» **WHAT THE EXERCISE ASKS**
The required output is every line from the beginning of the entries below through the line that includes "New Zealand, site LCF_CAM35, 2018-08-31", copied exactly.

····················

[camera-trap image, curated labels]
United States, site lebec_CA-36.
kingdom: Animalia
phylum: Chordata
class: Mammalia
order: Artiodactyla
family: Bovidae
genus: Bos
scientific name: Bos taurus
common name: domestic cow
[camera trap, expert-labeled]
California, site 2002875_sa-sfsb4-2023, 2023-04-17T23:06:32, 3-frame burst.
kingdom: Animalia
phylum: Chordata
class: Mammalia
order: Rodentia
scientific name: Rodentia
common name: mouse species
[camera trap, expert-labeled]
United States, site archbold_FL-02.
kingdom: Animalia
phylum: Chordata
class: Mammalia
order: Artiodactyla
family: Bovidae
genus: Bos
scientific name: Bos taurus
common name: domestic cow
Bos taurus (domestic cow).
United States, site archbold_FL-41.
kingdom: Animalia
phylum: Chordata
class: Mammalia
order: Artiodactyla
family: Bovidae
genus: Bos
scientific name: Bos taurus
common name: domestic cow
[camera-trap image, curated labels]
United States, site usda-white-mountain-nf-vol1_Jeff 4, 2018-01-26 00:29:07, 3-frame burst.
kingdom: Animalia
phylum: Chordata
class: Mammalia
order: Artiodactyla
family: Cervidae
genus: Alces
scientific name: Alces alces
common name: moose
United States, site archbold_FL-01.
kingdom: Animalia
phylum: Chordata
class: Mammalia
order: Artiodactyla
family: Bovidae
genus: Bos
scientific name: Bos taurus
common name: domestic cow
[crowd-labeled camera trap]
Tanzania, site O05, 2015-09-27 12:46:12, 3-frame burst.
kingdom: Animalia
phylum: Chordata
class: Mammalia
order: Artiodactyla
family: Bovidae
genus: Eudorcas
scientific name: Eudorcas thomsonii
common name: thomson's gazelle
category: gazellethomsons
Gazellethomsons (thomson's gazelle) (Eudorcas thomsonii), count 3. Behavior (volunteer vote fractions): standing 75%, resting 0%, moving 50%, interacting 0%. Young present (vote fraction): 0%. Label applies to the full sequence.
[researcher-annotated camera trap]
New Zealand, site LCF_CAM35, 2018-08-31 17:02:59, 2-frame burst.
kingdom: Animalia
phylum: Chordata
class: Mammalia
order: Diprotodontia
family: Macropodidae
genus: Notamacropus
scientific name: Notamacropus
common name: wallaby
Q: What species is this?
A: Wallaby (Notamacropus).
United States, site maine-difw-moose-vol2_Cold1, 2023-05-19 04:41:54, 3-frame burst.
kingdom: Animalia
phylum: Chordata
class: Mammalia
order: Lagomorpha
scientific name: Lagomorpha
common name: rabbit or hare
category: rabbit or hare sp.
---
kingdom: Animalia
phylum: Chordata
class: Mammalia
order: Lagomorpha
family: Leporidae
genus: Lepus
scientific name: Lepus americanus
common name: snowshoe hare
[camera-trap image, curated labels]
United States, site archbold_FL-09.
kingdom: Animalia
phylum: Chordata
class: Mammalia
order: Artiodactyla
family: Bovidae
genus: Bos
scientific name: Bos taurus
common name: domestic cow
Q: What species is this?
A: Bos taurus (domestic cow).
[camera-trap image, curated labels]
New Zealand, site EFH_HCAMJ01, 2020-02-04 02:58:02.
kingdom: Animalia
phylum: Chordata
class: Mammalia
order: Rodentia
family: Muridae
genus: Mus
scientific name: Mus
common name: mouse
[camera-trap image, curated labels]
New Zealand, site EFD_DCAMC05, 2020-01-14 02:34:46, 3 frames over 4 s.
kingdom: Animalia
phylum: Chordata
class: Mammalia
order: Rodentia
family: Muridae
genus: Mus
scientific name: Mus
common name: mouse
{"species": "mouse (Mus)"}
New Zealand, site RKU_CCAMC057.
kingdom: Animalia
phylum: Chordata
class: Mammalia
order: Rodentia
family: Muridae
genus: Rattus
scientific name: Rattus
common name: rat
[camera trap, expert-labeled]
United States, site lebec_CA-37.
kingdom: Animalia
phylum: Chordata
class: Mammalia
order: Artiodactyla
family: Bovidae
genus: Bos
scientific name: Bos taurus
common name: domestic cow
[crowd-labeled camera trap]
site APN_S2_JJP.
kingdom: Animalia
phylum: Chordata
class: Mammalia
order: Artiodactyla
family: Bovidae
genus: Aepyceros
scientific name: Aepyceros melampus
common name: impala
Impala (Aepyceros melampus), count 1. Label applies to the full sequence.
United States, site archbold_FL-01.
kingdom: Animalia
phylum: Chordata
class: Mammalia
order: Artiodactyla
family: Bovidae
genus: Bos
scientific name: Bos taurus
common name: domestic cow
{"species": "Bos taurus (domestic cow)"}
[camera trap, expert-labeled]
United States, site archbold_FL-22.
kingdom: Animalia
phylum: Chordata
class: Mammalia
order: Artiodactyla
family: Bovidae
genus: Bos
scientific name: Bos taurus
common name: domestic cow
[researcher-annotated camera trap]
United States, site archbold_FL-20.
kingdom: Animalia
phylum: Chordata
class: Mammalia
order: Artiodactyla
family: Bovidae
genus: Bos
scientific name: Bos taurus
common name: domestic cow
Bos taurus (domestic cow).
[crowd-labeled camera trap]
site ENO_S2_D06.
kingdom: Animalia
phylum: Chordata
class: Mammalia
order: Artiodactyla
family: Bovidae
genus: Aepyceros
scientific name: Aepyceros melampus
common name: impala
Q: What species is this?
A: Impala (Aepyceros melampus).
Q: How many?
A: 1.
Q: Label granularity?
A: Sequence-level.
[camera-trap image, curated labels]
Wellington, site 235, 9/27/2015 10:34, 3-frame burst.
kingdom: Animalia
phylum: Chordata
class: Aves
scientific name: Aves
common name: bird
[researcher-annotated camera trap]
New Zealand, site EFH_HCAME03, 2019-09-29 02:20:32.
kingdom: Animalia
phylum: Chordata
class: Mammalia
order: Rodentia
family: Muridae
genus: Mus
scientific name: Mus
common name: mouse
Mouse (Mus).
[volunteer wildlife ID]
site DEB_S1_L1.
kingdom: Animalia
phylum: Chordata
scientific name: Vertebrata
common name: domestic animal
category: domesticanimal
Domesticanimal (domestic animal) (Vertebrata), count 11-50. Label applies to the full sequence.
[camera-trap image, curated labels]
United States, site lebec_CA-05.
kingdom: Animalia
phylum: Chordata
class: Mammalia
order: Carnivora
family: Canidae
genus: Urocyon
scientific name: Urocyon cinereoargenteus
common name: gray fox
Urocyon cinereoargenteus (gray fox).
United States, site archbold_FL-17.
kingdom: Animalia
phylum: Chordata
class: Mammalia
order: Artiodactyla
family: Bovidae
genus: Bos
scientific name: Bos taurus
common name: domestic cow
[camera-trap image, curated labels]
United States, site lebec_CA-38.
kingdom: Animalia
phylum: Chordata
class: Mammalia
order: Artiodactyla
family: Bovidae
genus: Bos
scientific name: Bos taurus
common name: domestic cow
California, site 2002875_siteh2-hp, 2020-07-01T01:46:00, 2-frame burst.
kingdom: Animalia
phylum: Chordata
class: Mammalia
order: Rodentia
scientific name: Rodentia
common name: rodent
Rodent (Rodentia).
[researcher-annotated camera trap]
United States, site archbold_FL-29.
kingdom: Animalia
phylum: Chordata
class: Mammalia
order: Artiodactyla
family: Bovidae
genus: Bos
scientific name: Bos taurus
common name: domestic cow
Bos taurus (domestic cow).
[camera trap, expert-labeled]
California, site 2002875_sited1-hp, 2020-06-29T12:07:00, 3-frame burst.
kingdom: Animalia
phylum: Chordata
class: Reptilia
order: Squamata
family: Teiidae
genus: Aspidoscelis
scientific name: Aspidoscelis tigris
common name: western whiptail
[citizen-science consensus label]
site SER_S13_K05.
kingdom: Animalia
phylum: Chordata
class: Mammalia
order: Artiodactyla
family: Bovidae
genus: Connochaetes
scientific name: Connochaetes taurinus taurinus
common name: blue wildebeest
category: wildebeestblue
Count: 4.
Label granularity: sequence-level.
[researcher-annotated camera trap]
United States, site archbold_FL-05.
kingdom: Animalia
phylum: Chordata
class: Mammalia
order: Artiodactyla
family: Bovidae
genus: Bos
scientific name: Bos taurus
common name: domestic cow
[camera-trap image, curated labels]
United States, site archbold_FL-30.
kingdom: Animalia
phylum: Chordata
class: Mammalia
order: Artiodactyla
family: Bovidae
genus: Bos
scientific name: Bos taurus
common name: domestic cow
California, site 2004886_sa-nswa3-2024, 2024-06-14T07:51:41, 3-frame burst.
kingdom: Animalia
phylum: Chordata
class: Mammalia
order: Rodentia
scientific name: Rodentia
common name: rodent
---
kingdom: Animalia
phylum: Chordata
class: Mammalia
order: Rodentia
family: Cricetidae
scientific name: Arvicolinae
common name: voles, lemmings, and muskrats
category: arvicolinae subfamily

····················

» **OUTPUT BELOW**
[camera-trap image, curated labels]
United States, site lebec_CA-36.
kingdom: Animalia
phylum: Chordata
class: Mammalia
order: Artiodactyla
family: Bovidae
genus: Bos
scientific name: Bos taurus
common name: domestic cow
[camera trap, expert-labeled]
California, site 2002875_sa-sfsb4-2023, 2023-04-17T23:06:32, 3-frame burst.
kingdom: Animalia
phylum: Chordata
class: Mammalia
order: Rodentia
scientific name: Rodentia
common name: mouse species
[camera trap, expert-labeled]
United States, site archbold_FL-02.
kingdom: Animalia
phylum: Chordata
class: Mammalia
order: Artiodactyla
family: Bovidae
genus: Bos
scientific name: Bos taurus
common name: domestic cow
Bos taurus (domestic cow).
United States, site archbold_FL-41.
kingdom: Animalia
phylum: Chordata
class: Mammalia
order: Artiodactyla
family: Bovidae
genus: Bos
scientific name: Bos taurus
common name: domestic cow
[camera-trap image, curated labels]
United States, site usda-white-mountain-nf-vol1_Jeff 4, 2018-01-26 00:29:07, 3-frame burst.
kingdom: Animalia
phylum: Chordata
class: Mammalia
order: Artiodactyla
family: Cervidae
genus: Alces
scientific name: Alces alces
common name: moose
United States, site archbold_FL-01.
kingdom: Animalia
phylum: Chordata
class: Mammalia
order: Artiodactyla
family: Bovidae
genus: Bos
scientific name: Bos taurus
common name: domestic cow
[crowd-labeled camera trap]
Tanzania, site O05, 2015-09-27 12:46:12, 3-frame burst.
kingdom: Animalia
phylum: Chordata
class: Mammalia
order: Artiodactyla
family: Bovidae
genus: Eudorcas
scientific name: Eudorcas thomsonii
common name: thomson's gazelle
category: gazellethomsons
Gazellethomsons (thomson's gazelle) (Eudorcas thomsonii), count 3. Behavior (volunteer vote fractions): standing 75%, resting 0%, moving 50%, interacting 0%. Young present (vote fraction): 0%. Label applies to the full sequence.
[researcher-annotated camera trap]
New Zealand, site LCF_CAM35, 2018-08-31 17:02:59, 2-frame burst.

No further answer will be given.